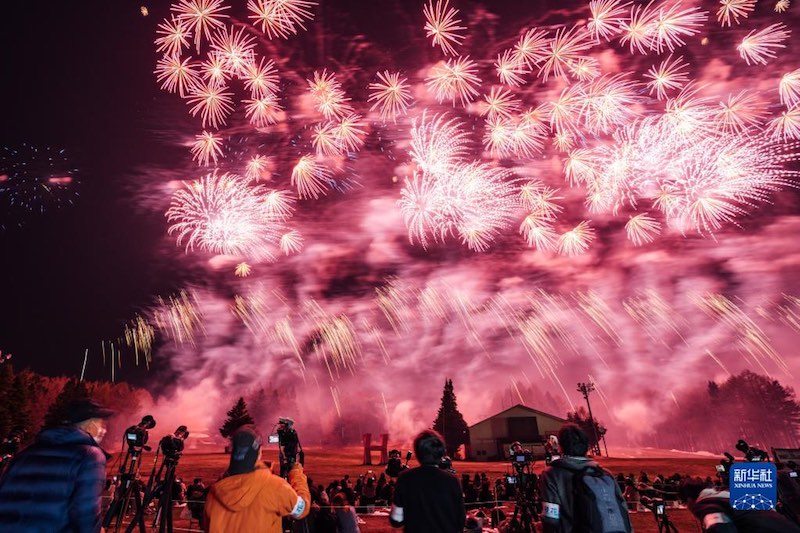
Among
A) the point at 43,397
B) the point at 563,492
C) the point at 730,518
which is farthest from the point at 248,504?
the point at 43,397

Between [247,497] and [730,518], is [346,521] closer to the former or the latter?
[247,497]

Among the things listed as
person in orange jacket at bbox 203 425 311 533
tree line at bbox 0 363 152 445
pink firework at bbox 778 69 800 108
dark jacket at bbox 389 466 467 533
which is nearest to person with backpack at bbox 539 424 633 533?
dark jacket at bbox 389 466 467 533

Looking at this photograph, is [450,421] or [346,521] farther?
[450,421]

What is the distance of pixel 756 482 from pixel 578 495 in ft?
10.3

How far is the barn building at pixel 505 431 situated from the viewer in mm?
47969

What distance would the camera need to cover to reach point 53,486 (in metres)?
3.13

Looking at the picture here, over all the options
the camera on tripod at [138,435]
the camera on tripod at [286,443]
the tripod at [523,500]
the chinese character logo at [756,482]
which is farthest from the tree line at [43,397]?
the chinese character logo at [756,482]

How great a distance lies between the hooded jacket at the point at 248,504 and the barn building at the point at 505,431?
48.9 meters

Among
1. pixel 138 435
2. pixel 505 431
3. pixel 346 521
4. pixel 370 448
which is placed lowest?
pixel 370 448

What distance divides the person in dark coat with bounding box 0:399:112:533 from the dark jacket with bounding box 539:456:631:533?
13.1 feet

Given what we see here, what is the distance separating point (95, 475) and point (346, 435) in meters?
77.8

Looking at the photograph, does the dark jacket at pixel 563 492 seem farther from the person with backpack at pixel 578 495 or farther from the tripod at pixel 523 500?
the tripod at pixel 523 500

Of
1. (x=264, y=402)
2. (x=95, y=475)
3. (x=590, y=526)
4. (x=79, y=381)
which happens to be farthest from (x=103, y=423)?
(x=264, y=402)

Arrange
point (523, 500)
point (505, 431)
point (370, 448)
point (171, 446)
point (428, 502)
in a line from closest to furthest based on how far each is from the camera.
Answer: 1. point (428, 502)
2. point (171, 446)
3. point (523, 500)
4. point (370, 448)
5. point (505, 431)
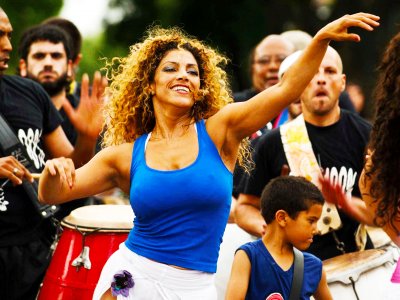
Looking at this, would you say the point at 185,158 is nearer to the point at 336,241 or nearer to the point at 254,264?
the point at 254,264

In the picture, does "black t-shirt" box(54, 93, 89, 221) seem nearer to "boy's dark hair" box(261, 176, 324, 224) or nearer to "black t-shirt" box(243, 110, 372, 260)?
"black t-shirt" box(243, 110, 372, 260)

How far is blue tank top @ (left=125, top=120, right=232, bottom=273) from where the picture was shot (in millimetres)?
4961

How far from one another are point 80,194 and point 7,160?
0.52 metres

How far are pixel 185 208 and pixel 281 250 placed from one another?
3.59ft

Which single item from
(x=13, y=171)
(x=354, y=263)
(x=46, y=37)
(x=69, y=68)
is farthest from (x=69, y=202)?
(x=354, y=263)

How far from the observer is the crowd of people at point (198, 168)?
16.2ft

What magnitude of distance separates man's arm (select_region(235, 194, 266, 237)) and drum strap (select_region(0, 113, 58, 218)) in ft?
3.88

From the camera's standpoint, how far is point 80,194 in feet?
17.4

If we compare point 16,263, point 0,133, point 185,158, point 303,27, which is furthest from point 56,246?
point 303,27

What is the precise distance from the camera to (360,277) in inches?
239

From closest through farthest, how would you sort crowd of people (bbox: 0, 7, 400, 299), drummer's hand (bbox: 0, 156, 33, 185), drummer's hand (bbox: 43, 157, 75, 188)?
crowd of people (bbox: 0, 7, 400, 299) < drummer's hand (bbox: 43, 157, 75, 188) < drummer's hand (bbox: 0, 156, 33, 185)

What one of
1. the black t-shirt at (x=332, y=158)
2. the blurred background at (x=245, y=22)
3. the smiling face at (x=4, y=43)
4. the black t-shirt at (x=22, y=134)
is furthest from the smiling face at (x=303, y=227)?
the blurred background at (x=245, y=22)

※ ※ ※

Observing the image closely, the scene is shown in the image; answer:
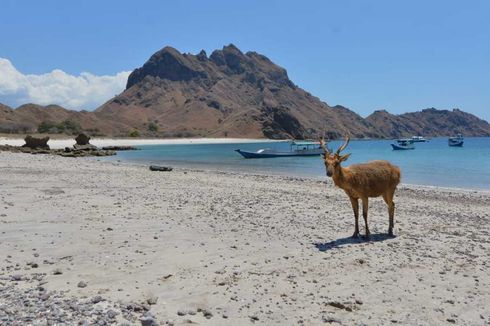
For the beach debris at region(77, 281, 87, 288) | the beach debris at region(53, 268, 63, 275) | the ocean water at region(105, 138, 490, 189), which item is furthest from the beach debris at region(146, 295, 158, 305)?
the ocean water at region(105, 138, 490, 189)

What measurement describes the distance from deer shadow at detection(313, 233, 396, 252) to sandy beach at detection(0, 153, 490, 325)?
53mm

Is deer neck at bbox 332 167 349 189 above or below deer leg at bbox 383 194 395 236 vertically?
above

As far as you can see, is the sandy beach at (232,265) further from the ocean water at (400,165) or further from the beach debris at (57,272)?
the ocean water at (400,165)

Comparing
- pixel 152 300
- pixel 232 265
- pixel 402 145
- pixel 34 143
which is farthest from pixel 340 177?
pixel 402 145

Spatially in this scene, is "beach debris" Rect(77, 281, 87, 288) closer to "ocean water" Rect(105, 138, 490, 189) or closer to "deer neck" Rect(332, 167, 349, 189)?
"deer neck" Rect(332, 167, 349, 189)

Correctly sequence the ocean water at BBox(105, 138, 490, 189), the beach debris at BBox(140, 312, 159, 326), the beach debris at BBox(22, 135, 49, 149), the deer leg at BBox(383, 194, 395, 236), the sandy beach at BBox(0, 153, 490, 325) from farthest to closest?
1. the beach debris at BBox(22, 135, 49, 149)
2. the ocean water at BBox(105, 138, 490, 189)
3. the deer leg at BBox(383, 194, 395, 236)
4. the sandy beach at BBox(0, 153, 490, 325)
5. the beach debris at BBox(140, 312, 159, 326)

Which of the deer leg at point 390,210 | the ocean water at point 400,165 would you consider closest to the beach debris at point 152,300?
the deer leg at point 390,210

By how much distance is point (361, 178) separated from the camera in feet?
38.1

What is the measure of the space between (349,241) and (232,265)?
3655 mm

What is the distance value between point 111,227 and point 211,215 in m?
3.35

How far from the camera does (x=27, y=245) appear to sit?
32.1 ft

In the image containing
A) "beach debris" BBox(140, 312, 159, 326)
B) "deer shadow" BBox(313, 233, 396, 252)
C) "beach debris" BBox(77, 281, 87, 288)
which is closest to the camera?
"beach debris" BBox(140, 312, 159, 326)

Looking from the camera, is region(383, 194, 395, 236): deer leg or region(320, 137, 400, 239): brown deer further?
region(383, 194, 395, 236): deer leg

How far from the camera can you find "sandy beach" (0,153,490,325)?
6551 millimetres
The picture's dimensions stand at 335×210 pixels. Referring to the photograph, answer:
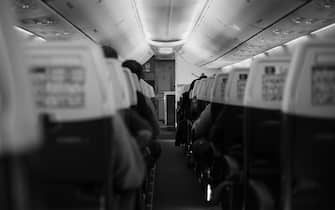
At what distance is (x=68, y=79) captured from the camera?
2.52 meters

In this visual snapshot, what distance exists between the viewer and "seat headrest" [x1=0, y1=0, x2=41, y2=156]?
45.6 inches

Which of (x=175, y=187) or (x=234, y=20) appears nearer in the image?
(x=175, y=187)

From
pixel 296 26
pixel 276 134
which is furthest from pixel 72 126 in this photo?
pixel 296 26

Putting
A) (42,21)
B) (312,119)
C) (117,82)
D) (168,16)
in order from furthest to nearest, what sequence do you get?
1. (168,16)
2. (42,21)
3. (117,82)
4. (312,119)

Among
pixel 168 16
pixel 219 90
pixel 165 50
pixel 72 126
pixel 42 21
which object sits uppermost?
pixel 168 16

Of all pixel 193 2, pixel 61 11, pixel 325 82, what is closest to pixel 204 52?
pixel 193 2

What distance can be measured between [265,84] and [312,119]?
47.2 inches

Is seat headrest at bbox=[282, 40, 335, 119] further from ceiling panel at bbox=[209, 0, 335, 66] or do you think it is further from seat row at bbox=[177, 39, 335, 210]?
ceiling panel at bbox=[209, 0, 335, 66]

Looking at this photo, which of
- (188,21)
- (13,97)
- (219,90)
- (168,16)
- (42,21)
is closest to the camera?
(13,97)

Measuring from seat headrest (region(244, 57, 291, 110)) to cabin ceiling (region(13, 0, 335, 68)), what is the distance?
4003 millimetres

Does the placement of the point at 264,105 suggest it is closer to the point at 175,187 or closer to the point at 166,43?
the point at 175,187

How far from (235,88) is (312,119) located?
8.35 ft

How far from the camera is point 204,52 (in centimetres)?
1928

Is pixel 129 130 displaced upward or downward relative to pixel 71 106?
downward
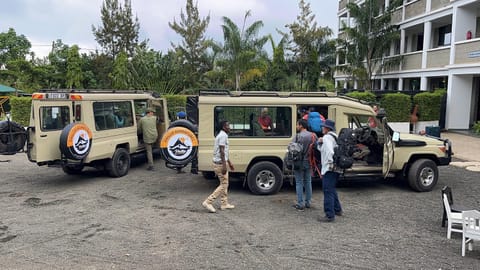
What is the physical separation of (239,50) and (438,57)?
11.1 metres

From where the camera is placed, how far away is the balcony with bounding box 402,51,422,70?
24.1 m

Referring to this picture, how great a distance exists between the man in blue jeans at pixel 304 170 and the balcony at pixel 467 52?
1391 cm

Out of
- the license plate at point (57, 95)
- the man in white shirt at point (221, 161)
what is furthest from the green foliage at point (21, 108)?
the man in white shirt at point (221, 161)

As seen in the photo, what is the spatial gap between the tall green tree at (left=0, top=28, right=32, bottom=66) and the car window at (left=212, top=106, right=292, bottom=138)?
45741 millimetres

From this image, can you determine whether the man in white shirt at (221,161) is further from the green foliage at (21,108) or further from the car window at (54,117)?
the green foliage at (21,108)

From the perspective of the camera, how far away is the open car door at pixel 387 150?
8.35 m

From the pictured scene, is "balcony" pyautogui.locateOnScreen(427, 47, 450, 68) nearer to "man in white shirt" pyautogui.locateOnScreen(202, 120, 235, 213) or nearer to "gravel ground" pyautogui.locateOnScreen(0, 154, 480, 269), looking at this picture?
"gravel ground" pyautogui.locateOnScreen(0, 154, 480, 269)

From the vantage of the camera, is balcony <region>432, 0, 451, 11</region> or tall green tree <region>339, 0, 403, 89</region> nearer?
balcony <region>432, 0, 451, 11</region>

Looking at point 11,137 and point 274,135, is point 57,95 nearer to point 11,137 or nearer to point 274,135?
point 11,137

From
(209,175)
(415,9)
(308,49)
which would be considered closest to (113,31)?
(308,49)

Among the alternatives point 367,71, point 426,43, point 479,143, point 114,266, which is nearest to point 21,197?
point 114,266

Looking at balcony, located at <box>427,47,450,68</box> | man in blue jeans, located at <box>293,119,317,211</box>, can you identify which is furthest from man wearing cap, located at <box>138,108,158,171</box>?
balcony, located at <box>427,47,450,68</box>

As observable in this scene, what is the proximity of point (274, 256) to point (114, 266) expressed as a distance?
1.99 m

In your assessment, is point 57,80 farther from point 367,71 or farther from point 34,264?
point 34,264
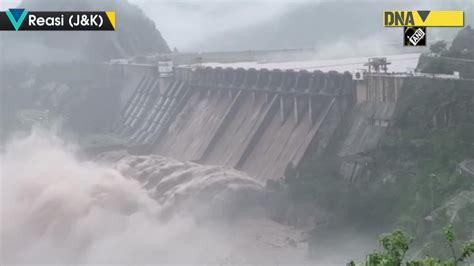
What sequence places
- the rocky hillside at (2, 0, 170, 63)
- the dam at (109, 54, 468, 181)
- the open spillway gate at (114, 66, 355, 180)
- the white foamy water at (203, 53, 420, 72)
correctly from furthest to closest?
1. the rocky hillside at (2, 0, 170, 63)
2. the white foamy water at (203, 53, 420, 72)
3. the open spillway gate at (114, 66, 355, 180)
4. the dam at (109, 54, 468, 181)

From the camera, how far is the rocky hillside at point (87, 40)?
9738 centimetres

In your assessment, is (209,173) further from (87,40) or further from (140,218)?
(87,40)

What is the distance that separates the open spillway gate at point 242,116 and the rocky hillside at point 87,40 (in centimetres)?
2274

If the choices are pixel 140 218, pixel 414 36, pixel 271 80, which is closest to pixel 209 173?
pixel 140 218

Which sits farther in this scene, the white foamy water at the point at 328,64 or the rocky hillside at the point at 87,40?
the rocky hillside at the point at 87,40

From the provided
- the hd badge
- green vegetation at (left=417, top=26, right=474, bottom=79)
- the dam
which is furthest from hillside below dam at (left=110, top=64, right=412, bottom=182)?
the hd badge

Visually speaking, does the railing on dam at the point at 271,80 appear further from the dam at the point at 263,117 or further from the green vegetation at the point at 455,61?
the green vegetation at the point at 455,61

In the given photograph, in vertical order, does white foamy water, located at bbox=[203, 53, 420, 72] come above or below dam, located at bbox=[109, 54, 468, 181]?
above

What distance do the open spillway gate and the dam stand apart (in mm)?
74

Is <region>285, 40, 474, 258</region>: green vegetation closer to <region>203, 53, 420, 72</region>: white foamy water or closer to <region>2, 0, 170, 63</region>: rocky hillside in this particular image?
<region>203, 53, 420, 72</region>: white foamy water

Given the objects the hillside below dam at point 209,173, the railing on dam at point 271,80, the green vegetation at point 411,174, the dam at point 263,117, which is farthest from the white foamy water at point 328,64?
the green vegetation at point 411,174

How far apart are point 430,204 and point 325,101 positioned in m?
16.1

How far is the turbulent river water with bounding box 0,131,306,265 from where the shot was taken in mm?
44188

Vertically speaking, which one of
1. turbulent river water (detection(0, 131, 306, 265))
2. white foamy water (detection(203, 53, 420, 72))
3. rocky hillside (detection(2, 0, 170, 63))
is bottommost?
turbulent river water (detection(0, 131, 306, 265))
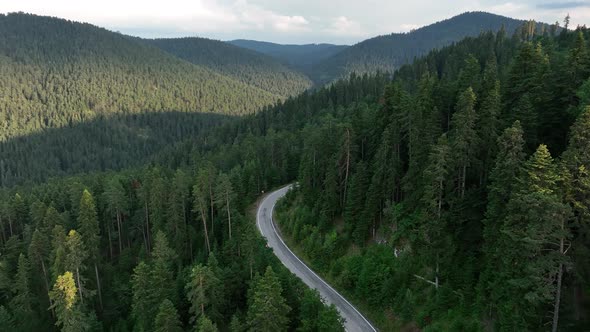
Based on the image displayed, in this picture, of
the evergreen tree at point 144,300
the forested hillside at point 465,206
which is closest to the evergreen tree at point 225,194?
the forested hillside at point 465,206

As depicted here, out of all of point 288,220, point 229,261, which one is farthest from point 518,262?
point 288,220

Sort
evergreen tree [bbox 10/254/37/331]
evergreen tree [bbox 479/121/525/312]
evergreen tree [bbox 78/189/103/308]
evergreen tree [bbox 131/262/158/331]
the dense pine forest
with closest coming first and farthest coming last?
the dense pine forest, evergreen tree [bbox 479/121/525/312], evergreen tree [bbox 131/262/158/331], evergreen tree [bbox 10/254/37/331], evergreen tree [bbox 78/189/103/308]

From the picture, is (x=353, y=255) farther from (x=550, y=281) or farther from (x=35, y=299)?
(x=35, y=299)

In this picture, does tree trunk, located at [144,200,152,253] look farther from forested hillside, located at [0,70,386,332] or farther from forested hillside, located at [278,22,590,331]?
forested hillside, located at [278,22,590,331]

※ ※ ※

Short problem » Rewrite the lines from the one containing "What distance would" through the one containing "48.9 meters", swapping "camera" for "observer" and changing nothing else. Return only those lines.

Output of the task »
What distance would the observer need to cover to reach point 53,486 (in metres)?
3.13

Looking at the picture here, over all the options
the observer on tripod at [138,435]
the observer on tripod at [286,443]
the tripod at [523,500]
the chinese character logo at [756,482]
which is farthest from the tree line at [43,397]?
the chinese character logo at [756,482]

How great a distance lies between the hooded jacket at the point at 248,504 and the barn building at the point at 505,431?
48.9 meters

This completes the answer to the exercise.